LE MONDE ECONOMIE | 12.09.07 | 09h40
Oubliés les ministres d'Etat, ministres, ministres délégués et secrétaires d'Etat. Nicolas Sarkozy a établi une nouvelle hiérarchie : il y a les ministres invités à passer leurs vacances avec le président, ceux qui peuvent figurer dans le public lors des prestations télévisées des lieutenants du chef de l'Etat, et ceux qui sont convoqués dans le bureau du secrétaire général de l'Elysée pour s'entendre dire que "le président n'a pas apprécié" leurs déclarations…

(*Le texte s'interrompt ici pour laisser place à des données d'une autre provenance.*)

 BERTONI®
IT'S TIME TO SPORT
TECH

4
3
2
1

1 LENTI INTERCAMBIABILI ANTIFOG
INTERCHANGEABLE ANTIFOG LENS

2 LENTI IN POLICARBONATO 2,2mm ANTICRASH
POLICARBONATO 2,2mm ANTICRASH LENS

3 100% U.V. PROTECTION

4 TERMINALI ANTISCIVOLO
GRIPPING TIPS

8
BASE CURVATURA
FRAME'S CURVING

Dans la catégorie de ceux qui, quoi qu'il arrive, semblent bénéficier d'un soutien inconditionnel du chef de l'Etat, on trouve d'abord ceux avec qui il fait de la politique. C'est le cas du ministre de l'immigration, Brice Hortefeux, du secrétaire d'Etat chargé des anciens combattants – et, à l'UMP, des élections –, Alain Marleix, ou du secrétaire d'Etat chargé des relations avec le Parlement, Roger Karoutchi.

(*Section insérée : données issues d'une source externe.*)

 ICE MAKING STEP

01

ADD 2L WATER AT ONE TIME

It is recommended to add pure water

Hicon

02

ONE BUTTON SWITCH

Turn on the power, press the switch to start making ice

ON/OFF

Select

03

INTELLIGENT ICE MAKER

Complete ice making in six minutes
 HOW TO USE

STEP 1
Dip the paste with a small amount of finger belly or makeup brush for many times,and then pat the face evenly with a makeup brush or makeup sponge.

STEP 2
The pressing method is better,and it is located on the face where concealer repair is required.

Mais la plus soutenue est sans conteste la ministre de la justice, Rachida Dati. Symbole de l'intégration, porte-parole du candidat pendant la campagne, amie de Cécilia Sarkozy : elle cumule les atouts. Ni sa réputation d'autoritarisme qui a fait fuir la moitié de son cabinet ni ses déclarations qui ont choqué les magistrats n'ont changé les attentions du président.
Outre les marques de sympathie publiques qu'il lui a adressées avant l'été, il l'a fait monter dans sa voiture lors de certains déplacements, comme en Corse, il y a deux semaines, alors que Michèle Alliot-Marie devait héberger dans la sienne le préfet."Elle, elle est débranchée de partout", s'amuse un conseiller.
Plusieurs "poids lourds" politique du gouvernement lors de sa constitution n'en sont déjà plus. "MAM", encadrée dès le départ avec le contrôle des nominations à son cabinet et le choix par le président de fidèles à la tête de la police et des services secrets, a du mal à trouver sa place dans le paysage gouvernemental.
Jean-Louis Borloo, déchu de Bercy après sa gaffe sur la TVA sociale, se sent à l'étroit dans son grand ministère du développement durable. Il s'est plaint à MM. Guéant et Fillon : "Je ne suis pas pris au sérieux."
SENTIMENT D'ABANDON
D'autres ministres connaissent la disgrâce, comme Christine Lagarde, présentée encore au début de l'été comme l'une des "trouvailles" du gouvernement. "La première femme à diriger Bercy, même la gauche ne l'a pas fait", s'enthousiasmait alors Nicolas Sarkozy qui confiait à ses conseillers : "Si elle suit mes conseils, elle ira loin."
Depuis sa sortie sur la rigueur dans la fonction publique, le président lui en veut. "C'est toujours l'amour, mais il n'est plus réciproque", explique un proche du président.
Eric Woerth, ministre du budget, veut croire pourtant que "l'équipe gouvernementale est unie autour du président et que chacun peut y trouver sa place à partir du moment où il fait la démonstration qu'il peut y être utile".
C'est d'ailleurs le mot d'ordre que le président a fixé à ses ministres : "Rendez-vous indispensables." A l'outre-mer, Christian Estrosi, bien servi par l'actualité et par sa connaissance intime du président, a, lui, tout de suite compris. Depuis, Nicolas Sarkozy cite en exemple sa "réactivité".
Comme un entraîneur d'une équipe de football, il promeut les uns, les cajole, et laisse mariner les autres sur le banc de touche. Il reçoit peu ses ministres en tête à tête, excepté François Fillon. "Le voir est devenu un luxe", se plaint l'un d'entre eux.
D'où un possible sentiment d'abandon pour certains. C'est le cas de celui du travail, Xavier Bertrand : "Il était porte-parole, premier ministrable, rappelle un visiteur du président. Maintenant, il rédige un communiqué à chaque fois qu'il reçoit un syndicaliste. Il souffre."